Regression algorithm

LightGBM regression

Gradient-boosted regression for predicting a numeric value from feature columns. Trains one booster on a random hold-out split, scores on the held-out test set, and surfaces the standard regression metric set (MAE / RMSE / R² / MAPE) plus feature importance.

What it does

You point it at a DataSource and pick:

a numeric target column you want to predict, and
one or more feature columns the model gets to look at.

Feature columns may be numeric, boolean, or categorical — LightGBM handles all three natively. No manual one-hot encoding or normalization is required at this stage; if you want preprocessing (imputation, scaling, encoding) you can wire it explicitly upstream of the trainer node.

The output is a trained model + an eval_result carrying the metrics, predictions on the test rows, and a feature importance chart.

How it works

The pipeline shape is:

data_source → random_split → train_data + test_data
                                  │           │
                                  ▼           ▼
              model ─────────► regressor_train       regressor_eval
                                  │                        ▲
                                  ▼                        │
                           trained_model ──────────────────┘
                                                           │
                                                           ▼
                                                      eval_result

regressor_train is fit-only — it produces a fitted booster but no metrics. regressor_eval runs the real prediction pass on the held-out test frame and emits the final scored result. This mirrors the classification slice; both differ from the forecast trainer (which is monolithic because of the CQR calibration step).

Loss function

V1 defaults to LightGBM's objective="regression" (squared-error / L2 loss).

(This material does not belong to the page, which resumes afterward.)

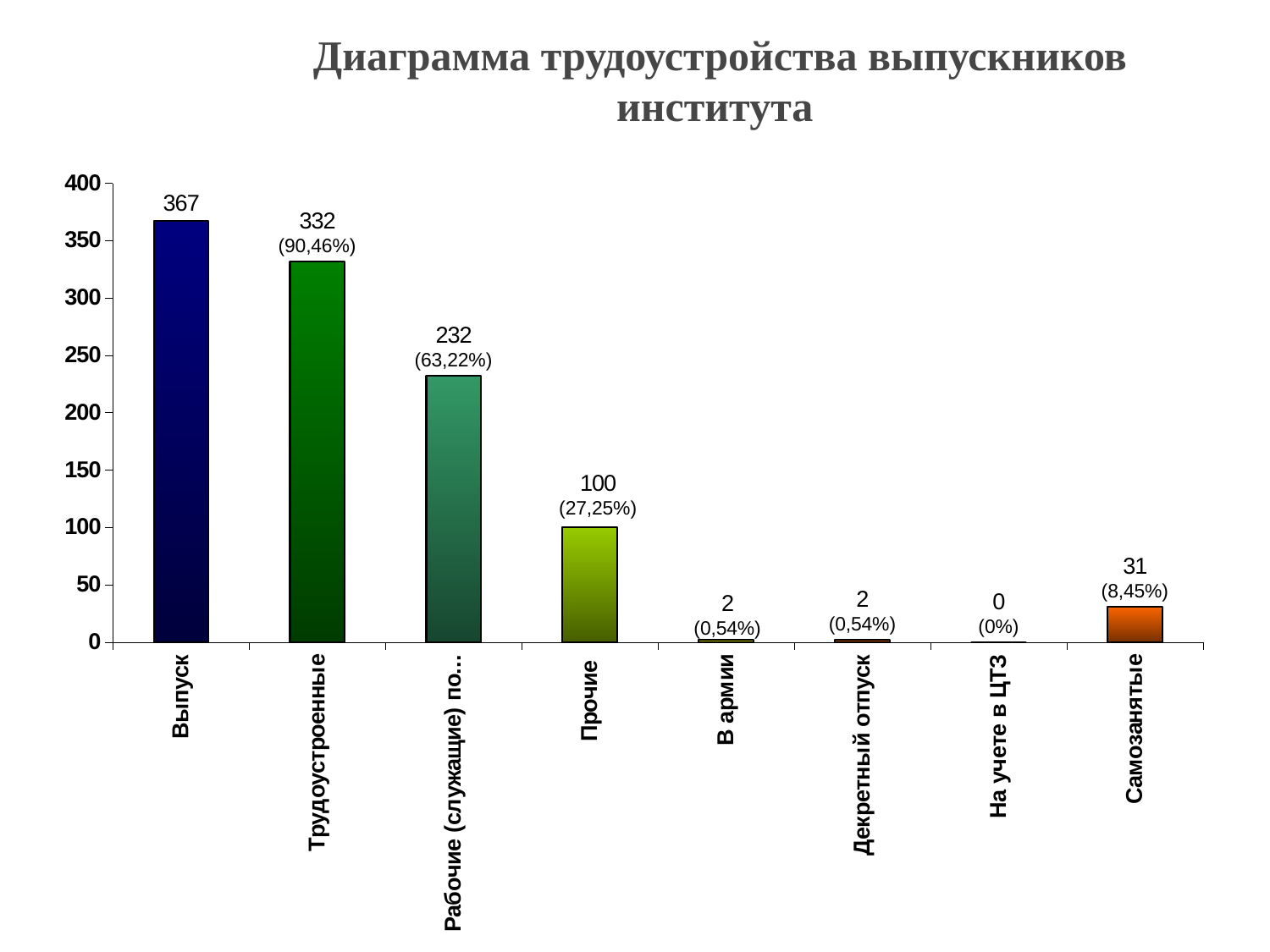
Which category has the highest value? Выпуск Which is larger, the value for Прочие or the value for Самозанятые? Прочие Which category has the lowest value? На учете в ЦТЗ What is the title of the chart? Диаграмма трудоустройства выпускников института What is the difference between the values for Выпуск and Трудоустроенные? 35 What kind of chart is this? Bar chart What is the value for Прочие? 100 What percentage is shown for Самозанятые? 8,45% What is the value for Самозанятые? 31 What is the value for Выпуск? 367 What is the value for Трудоустроенные? 332 How many categories are shown on the x axis? 8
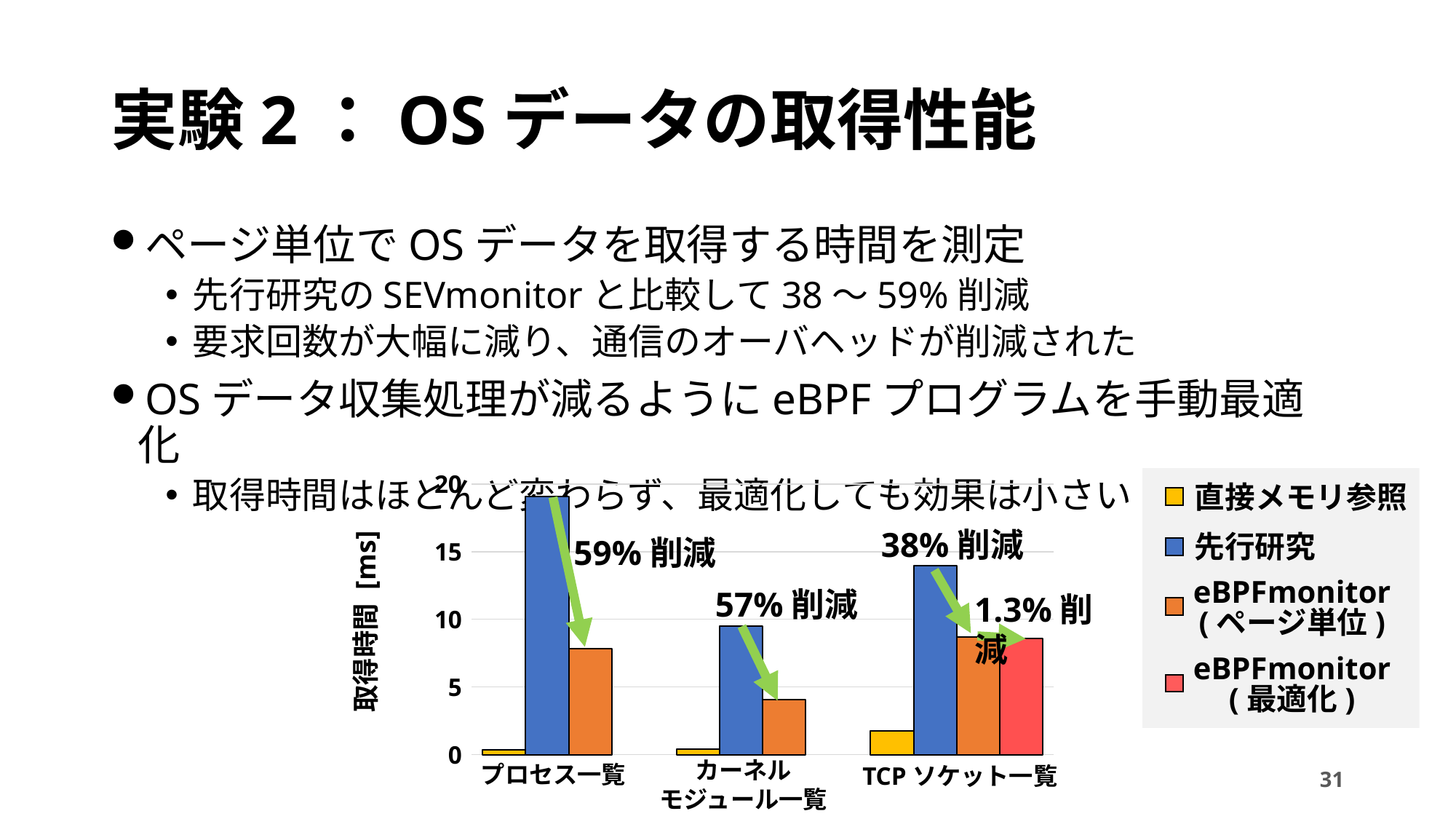
Is the eBPFmonitor (ページ単位) value for カーネルモジュール一覧 greater or less than 5? less How many series does the chart's legend list? 4 How many categories are shown on the x axis of the chart? 3 What is the label of the chart's y axis? 取得時間 [ms] What reduction percentage is annotated for カーネルモジュール一覧? 57% 削減 Is the 先行研究 value for プロセス一覧 greater or less than 15? greater Which category has the lowest 先行研究 bar? カーネルモジュール一覧 What kind of chart is shown on the slide? bar chart Is the eBPFmonitor (ページ単位) value for プロセス一覧 greater or less than 10? less Which category has the highest 先行研究 bar? プロセス一覧 For TCP ソケット一覧, which is larger: the 先行研究 bar or the eBPFmonitor (ページ単位) bar? 先行研究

Robust users who want median regression (L1, less sensitive to outliers) can pass hyperparams={"objective": "regression_l1"} on the model node — both are first-class LightGBM objectives, no separate algorithm id needed.

Metric set

Metric	Meaning
MAE	Mean absolute error — average prediction error in target units
RMSE	Root mean squared error — penalizes large errors more heavily
R²	Coefficient of determination — fraction of variance explained (1.0 = perfect, 0.0 = no better than predicting the mean)
MAPE	Mean absolute percentage error — relative error, NaN if any test row has `target == 0`

The runs panel surfaces RMSE as the headline number; all four are visible on the eval result detail.

Feature handling

Numeric columns pass through as-is.
Boolean columns are cast to int.
Categorical columns are handed to LightGBM with the Categorical dtype so the booster uses Fisher categorical splits (no one-hot blow-up). Vocabulary is captured at fit time and replayed on inference.

If a column has too many unique values to encode meaningfully, the trainer falls back to ordinal encoding with a configurable cap; check the registered model's model_feature_schema for the resolved choice.

Limitations

No prediction intervals. This is point regression — the booster outputs a single number per row. If you need uncertainty bands, the time-series forecaster ships them; a quantile-regression variant of this trainer is on the roadmap.
MAPE is brittle. If any test row has target == 0, MAPE is undefined and reported as NaN. Use MAE or RMSE as your scoreboard metric in that case.
No automatic feature engineering. Unlike the time-series trainer (which adds lag and calendar features), the regressor uses the columns you give it verbatim. Wire preprocessing nodes upstream if you want imputation, scaling, or encoding.
Random split assumes IID rows. If your data has temporal structure (rows from before vs. after some date should be split that way), use the forecast template instead.